Kemiskinan merupakan salah satu masalah pokok dalam pembangunan di Indonesia. Masalah kemiskinan menjadi isu sentral terutama setelah Indonesia dilanda krisis ekonomi memuncak pada periode 1997-1998.

Kemiskinan juga merupakan suatu keadaan sering dihubungkan dengan kebutuhan, kesulitan dan kekurangan berbagai keadaan kehidupan. Meskipun kemiskinan yang paling parah terhadap keadaan berkembang, ada bukti tentang kehadiran kemiskinan di setiap region. Di Negara-negara maju, kondisi ini menghadirkan tuna wisma / gelandangan yang menempati daerah-daerah kumuh (skun area) di pinggiran kota. Kemiskinan adalah ketidakmampuan untuk memenuhi standar tertentu dari kebutuhan dasar, baik makanan maupun bukan makanan. Standar ini disebut garis kemiskinan, yaitu nilai pengeluaran konsumsi kebutuhan dasar, ditambah nilai pengeluaran untuk kebutuhan dasar dan bukan makanan yang paling pokok. Kekeliruan yang sering kali adalah kemiskinan didefinisikan hanya sebagai fenomena ekonomi dalam arti rendahnya penghasilan / tidak memiliki mata pencaharian, kompenen alam yang tidak mendukung, misalnya tanah pertanian tidak subur, berkurangnya daerah serapan air serta komponen sosial yang berupa penduduk, tehnologi dan transportasi yang rendah.
Dalam pendekatan tentang keruangan dan perencanaan, bahwa faktor-faktor yang menguasai penyebaran dan bagaimanakah pola tersebut dapat diubah agar penyebaran lebih efisien dan lebih wajar (Bintarto; Surastopo, 1983:12). Analisis keruangan yang harus diperhatikan antara lain penyebaran penggunaan ruang yang telah ada dan penyediaan ruang yang akan digunakan untuk berbagai kegunaan yang dirancang. Pendekatan tersebut memperoleh penguatan dalam GBHN 2000-2004 dan propenas 2001-2004, yaitu kajian kemiskinan dilakukan dengan pendekatan bahwa masyarakat memperoleh ruang utuk menentukan pilihan kegiatan yang paling sesuai bagi kemajuan diri mereka masing-masing. Upaya pembagunann perlu diarahkan pada penciptaan suatu lingkungan yang memungkinkan masyarakat untuk menikmati kehidupan yang lebih baik, dan sekaligus memperluas pilihan yang dapat dilakukan oleh setiap anggota masyarakat.

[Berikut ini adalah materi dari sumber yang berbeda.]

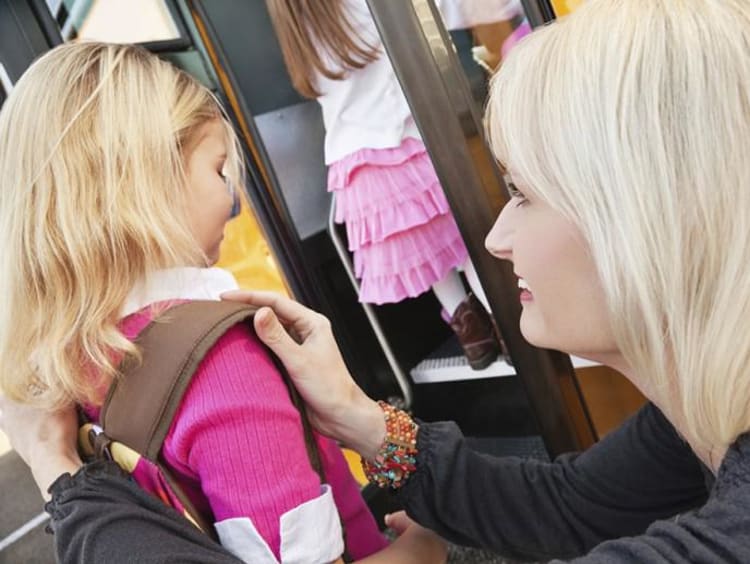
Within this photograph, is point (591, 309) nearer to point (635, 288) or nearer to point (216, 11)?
point (635, 288)

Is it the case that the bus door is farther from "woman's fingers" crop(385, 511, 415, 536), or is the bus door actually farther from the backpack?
the backpack

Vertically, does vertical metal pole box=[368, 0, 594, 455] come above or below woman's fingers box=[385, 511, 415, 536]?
above

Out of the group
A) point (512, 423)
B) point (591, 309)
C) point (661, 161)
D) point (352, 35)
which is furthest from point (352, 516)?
point (352, 35)

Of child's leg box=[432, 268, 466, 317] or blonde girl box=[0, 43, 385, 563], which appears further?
child's leg box=[432, 268, 466, 317]

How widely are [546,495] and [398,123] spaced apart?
919mm

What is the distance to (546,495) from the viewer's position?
1006mm

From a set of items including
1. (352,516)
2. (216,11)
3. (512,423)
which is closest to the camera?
(352,516)

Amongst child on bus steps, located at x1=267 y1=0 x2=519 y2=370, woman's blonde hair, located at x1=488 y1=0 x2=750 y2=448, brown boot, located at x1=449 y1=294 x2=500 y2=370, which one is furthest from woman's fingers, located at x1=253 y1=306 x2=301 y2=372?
brown boot, located at x1=449 y1=294 x2=500 y2=370

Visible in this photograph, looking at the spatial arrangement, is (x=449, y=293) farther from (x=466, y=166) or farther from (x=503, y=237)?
(x=503, y=237)

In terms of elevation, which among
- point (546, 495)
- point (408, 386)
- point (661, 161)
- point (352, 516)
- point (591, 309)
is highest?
point (661, 161)

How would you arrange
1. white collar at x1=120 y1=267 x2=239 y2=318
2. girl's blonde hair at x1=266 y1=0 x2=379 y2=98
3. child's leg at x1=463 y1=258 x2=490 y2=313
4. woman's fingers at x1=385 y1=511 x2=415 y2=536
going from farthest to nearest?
child's leg at x1=463 y1=258 x2=490 y2=313 < girl's blonde hair at x1=266 y1=0 x2=379 y2=98 < woman's fingers at x1=385 y1=511 x2=415 y2=536 < white collar at x1=120 y1=267 x2=239 y2=318

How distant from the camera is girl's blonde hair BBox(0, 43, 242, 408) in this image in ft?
2.52

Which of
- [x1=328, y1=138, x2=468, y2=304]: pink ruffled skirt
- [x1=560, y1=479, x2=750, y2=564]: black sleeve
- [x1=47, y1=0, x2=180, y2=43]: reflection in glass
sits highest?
[x1=47, y1=0, x2=180, y2=43]: reflection in glass

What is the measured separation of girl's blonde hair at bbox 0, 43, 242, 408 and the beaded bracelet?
1.35ft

Secara umum kemiskinan dapat dibedakan menjadi tiga pengertian : kemiskinan absolute, kemiskinan relatif dan kemiskinan cultural. Kemiskinan absolute apabila seseorang itu hasil pendapatannya berada di bawah garis kemiskinan, tidak cukup memenuhi kebutuhan hidup minimum : pangan, sandang, kesehatan, papan dan pendidikan. Kemiskinan relatif apabila seseorang itu telah hidup di garis kemiskinan namun masih berada di bawah kemampuan masyarakat sekitarnya. Sedangkan kemiskinan cultural berkaitan erat dengan sikap seseorang atau kelompok masyarakat yang tidak mau berusaha memperbaiki tingkat kehidupannya sekalipun ada usaha dari pihak lain yang membantu.

Kemiskinan dapat disebabkan oleh faktor-faktor : (1) struktural, yaitu kebijakan dan aturan pemerintah yang tidak memihak masyarakat miskin; (2) rendahnya kapasitas masyarakat dalam mengelola sumberdaya pembangunan sehingga produktivitas masyarakat tidak sebanding dengan tingkat kebutuhan kesejahteraan masyarakat; dan (3) faktor geografis, yaitu kondisi alam yang menyebabkan kemiskinan dan ketertinggalan masyarakat tersebut dengan masyarakat lainnya.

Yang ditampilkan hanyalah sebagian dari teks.